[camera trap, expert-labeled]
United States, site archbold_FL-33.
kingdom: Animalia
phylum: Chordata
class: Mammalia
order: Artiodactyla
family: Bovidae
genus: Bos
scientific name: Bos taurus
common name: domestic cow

━━━━

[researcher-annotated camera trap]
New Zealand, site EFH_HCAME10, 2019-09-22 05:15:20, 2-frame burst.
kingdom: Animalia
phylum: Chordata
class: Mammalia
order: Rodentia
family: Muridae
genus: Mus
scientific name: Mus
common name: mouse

━━━━

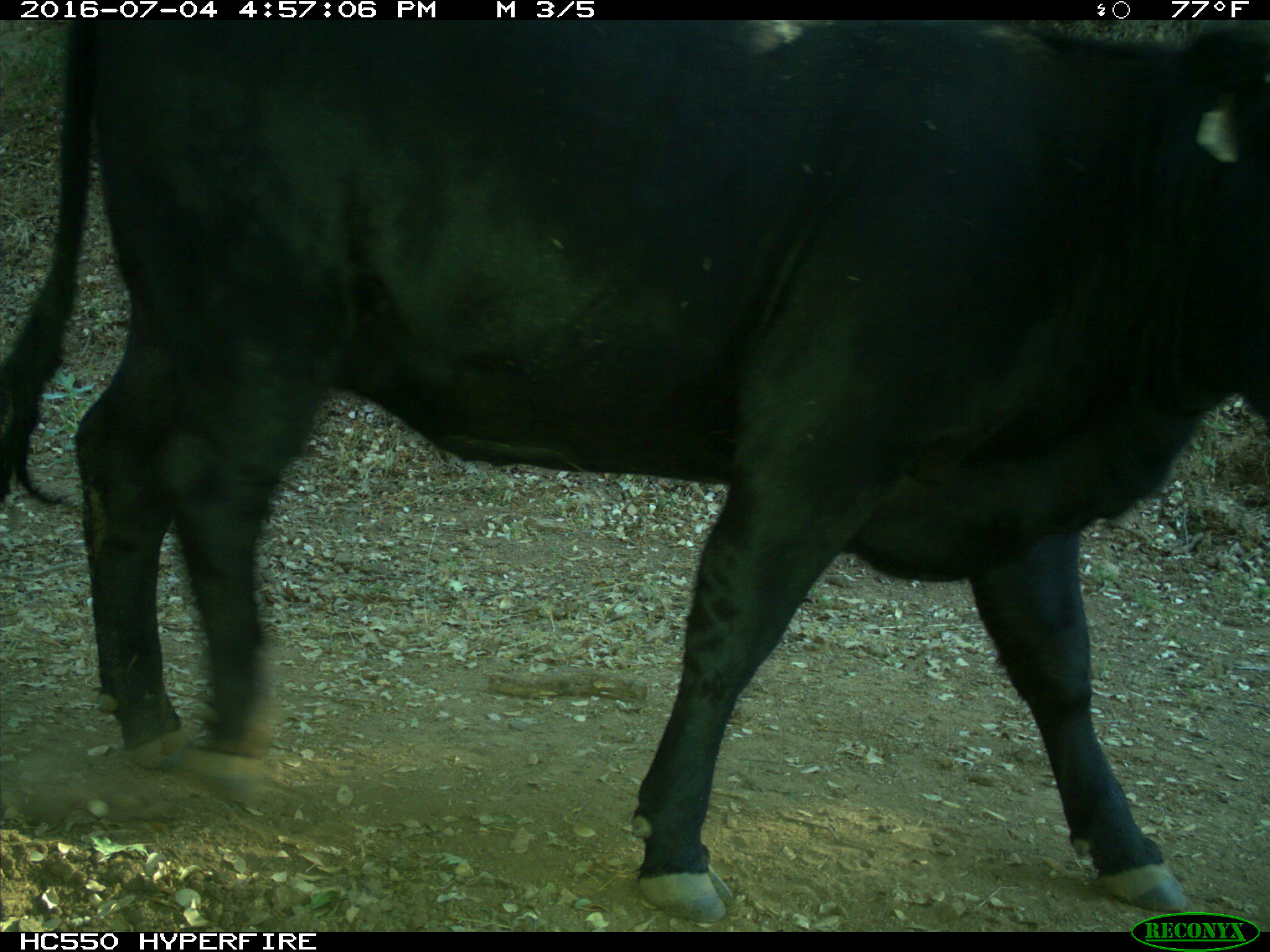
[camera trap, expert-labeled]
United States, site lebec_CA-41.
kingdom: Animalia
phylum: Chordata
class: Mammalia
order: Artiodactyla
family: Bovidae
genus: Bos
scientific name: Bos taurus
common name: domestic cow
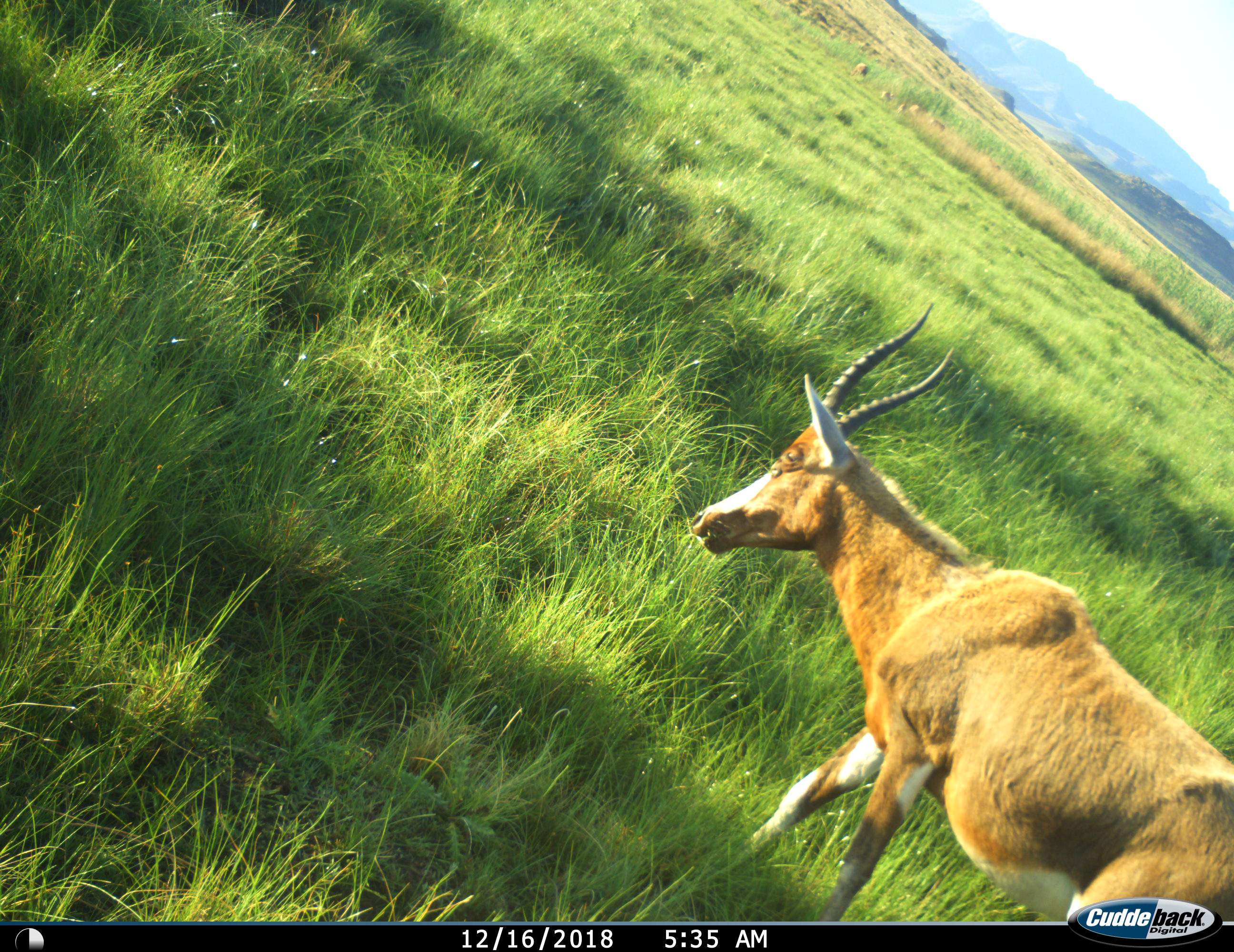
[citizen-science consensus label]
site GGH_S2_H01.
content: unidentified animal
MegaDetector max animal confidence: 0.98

━━━━

Problem details
Check each line of the records above for the word "site" and report how many lines have it, as a number only.

Reply to the task
4